Permission to enter Turkestan is by no means easily obtained, as is well understood by the student of Russian policy in central Asia. We were not a little surprised, therefore, when our request to spend the winter in its capital was graciously granted by Baron Wrevsky, as well as the privilege for one of us to return in the mean time to London. This we had determined on, in order to secure some much-needed bicycle supplies, and to complete other arrangements for the success of our enterprise. By lot the return trip fell to Sachtleben.

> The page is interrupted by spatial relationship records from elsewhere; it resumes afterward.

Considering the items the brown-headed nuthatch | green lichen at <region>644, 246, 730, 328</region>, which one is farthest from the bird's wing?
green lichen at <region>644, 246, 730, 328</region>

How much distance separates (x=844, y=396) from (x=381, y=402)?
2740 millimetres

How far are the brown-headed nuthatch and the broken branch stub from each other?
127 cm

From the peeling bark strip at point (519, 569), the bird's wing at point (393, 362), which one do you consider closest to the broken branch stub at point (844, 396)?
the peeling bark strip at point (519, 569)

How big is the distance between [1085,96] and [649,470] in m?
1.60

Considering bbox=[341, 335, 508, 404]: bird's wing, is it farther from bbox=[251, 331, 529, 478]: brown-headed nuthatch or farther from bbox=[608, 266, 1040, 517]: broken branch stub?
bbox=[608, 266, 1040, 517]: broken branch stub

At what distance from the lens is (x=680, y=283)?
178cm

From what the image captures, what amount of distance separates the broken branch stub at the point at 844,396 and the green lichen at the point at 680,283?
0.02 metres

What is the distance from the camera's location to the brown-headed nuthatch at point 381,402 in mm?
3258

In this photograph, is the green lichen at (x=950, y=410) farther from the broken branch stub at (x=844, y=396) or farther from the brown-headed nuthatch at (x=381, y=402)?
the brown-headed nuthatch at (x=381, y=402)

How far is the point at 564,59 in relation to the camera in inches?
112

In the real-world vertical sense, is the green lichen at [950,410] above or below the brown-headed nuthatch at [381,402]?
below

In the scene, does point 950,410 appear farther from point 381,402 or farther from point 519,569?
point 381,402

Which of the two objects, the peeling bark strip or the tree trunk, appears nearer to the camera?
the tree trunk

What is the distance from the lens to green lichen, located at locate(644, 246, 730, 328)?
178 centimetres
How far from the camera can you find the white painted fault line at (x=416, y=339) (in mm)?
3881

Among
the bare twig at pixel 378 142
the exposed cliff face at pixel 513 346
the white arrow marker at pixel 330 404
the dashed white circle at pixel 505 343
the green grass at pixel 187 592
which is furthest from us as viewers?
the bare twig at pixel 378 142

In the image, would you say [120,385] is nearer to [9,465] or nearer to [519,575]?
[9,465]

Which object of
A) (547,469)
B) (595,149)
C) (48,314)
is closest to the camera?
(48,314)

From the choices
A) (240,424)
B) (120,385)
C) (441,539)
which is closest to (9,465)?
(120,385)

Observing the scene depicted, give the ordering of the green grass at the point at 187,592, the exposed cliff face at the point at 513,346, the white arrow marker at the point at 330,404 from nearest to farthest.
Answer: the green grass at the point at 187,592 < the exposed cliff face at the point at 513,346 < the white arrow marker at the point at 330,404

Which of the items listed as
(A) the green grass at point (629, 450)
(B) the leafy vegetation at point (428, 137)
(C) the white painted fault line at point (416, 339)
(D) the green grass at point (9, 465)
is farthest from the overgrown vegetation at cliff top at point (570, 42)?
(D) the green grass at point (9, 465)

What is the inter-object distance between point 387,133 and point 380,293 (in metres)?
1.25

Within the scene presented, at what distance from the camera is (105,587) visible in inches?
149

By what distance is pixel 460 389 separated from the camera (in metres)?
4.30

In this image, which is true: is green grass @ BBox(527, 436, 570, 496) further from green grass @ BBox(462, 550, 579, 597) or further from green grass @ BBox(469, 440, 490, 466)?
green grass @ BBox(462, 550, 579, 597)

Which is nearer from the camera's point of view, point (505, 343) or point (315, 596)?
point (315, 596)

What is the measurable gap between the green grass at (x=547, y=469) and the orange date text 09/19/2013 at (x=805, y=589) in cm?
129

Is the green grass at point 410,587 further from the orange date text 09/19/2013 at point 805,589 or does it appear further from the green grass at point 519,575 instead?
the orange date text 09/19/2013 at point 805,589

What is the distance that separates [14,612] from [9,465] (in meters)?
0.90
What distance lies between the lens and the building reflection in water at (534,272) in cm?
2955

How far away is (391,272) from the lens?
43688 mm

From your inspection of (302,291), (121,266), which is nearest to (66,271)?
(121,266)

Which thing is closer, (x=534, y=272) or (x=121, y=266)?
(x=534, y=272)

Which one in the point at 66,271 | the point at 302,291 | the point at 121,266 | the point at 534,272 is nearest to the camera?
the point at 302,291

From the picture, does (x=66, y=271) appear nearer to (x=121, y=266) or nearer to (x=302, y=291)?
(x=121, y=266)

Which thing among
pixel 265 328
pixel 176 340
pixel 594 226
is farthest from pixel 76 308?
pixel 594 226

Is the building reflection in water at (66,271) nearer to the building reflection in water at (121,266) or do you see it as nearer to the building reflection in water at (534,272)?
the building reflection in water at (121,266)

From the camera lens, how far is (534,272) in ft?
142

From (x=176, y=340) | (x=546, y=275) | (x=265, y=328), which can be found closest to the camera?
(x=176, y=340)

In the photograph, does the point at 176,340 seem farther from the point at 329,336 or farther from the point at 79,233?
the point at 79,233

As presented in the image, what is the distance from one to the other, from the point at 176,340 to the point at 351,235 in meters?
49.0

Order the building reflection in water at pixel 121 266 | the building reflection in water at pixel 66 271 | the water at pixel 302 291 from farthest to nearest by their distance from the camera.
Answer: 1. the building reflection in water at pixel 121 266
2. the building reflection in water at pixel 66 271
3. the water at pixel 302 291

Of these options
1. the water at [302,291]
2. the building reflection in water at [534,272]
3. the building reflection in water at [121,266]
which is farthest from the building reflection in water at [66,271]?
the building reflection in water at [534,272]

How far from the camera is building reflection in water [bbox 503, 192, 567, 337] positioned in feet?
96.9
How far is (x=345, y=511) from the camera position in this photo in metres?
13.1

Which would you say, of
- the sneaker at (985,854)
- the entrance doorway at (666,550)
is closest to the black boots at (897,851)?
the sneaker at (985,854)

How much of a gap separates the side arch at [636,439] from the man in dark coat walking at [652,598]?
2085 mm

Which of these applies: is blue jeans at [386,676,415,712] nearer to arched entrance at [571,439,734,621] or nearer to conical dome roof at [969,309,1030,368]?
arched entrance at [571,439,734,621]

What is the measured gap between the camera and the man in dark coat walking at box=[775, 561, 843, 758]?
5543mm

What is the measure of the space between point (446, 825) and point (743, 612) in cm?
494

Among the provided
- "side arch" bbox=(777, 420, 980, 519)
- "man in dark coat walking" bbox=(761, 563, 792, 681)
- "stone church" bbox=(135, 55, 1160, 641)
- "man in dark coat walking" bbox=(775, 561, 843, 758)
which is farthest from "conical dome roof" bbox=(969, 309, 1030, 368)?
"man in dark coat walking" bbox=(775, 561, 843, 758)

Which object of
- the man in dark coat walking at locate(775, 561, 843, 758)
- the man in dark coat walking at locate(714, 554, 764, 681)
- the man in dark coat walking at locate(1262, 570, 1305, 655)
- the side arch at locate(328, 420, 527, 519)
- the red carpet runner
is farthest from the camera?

Proceeding by the Transcaspian and Transcaucasus railroads, the Caspian and Black seas, to Constantinople, and thence by the “overland express” to Belgrade, Vienna, Frankfort, and Calais, he was able to reach London in sixteen days.
Tashkend, though nearly in the same latitude as New York, is so protected by the Alexandrovski mountains from the Siberian blizzards and the scorching winds of the Kara-Kum desert as to have an even more moderate climate. A tributary of the Tchirtchick river forms the line of demarcation between the native and the European portions of the city, although the population of the latter is by no means devoid of a native element. Both together [pg 118]cover an area as extensive as Paris, though the population is only 120,000, of which 100,000 are congregated in the native, or Sart, quarter. There is a floating element of Kashgarians, Bokhariots, Persians, and Afghans, and a resident majority of Kirghiz, Tatars, Jews, Hindus, gypsies, and Sarts, the latter being a generic title for the urban, as distinguished from the nomad, people.
OUR FERRY OVER THE ZERAFSHAN.
Our winter quarters were obtained at the home of a typical Russian family, in company with a young reserve officer. He, having finished his university career and time of military service, was engaged in Tashkend in the interest of his father, a wholesale merchant in Moscow. With him we were able to converse either in French or German, both of which languages he could speak more purely than his native Russian. Our good-natured, corpulent host had [pg 119]emigrated, in the pioneer days, from the steppes of southern Russia, and had grown wealthy through the “unearned increment.”
The Russian samovar is the characteristic feature of the Russian household. Besides a big bowl of cabbage soup at every meal, our Russian host would start in with a half-tumbler of vodka, dispose of a bottle of beer in the intervals, and then top off with two or three glasses of tea. The mistress of the household, being limited in her beverages to tea and soup, would usually make up in quantity what was lacking in variety. In fact, one day she informed us that she had not imbibed a drop of water for over six years. For this, however, there is a very plausible excuse. With the water at Tashkend, as with that from the Zerafshan at Bokhara, a dangerous worm called reshta is absorbed into the system. Nowhere have we drunk better tea than around the steaming samovar of our Tashkend host. No peasant is too poor, either in money or in sentiment, to buy and feel the cheering influence of tea. Even the Cossack, in his forays into the wilds of central Asia, is sustained by it. Unlike the Chinese, the Russians consider sugar a necessary concomitant of tea-drinking. There are three methods of sweetening tea: to put the sugar in the glass; to place a lump of sugar in the mouth, and suck the tea through it; to hang a lump in the midst of a tea-drinking circle, to be swung around for each in turn to touch with his tongue, and then to take a swallow of tea.